15.1 If any provision of these Conditions or any part thereof is held by any competent authority to be invalid or unenforceable in whole or in part the validity of the other provisions of these Conditions and the remainder of the provision in question shall not be affected thereby. 
15.2 These Conditions and any document expressly referred to in them represent the entire agreement between you and us in relation to the subject matter of any contract and supersede any prior agreement, understanding or arrangement between you and us, whether oral or in writing. 15.3 Both you and us acknowledge that, in entering into this Agreement, neither you nor us has relied on any representation, undertaking or promise given by the other or be implied from anything said or written in negotiations between you and us prior to such Agreement except as expressly stated in these Conditions. 
15.4 Neither you nor us shall have any remedy in respect of any untrue statement made by the other, whether orally or in writing, prior to the date of this Agreement (unless such untrue statement was made fraudulently) and the other party’s only remedy shall be for breach of contract as provided in these Conditions.  

 

  1. Data Protection

16.1 The Seller will comply with all applicable data protection legislation in respect of any personal data which you provide when contacting us or which we collect as part of the ordering process. 
16.2 The information and data collected shall only be used by us for the purposes of processing your Order and marketing our products to you. For the avoidance of doubt, your information and data will never be passed on by us to a third party. We will keep your information and data on our records for a period of 5 years, after which point such records shall be destroyed.  

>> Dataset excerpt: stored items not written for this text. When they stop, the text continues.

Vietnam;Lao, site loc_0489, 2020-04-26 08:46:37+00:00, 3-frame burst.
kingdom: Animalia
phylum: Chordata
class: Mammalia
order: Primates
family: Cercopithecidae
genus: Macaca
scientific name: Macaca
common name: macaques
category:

16.3 When purchasing Products from us, you will be asked to confirm that we may email you from time to time with details of our products that we think you might be interested in. Should you opt in to receiving marketing emails, you are confirming that we can email you for marketing purposes. Please note that you may unsubscribe from receiving our marketing emails at any time by emailing dave@lesemail.com 

 

  1. 17. Variations

We have the right to revise and amend these Conditions from time to time. You will be subject to the policies and terms and conditions in force at the time that you order Products from us, unless any change to those policies or terms and conditions is required to be made by law or governmental authority (in which case it will apply to orders previously placed by you).  

 

  1. Governing Law and Jurisdiction

These Conditions shall be governed and construed in accordance with the laws of Scotland and the parties hereby submit to the non-exclusive jurisdiction of the Scottish courts.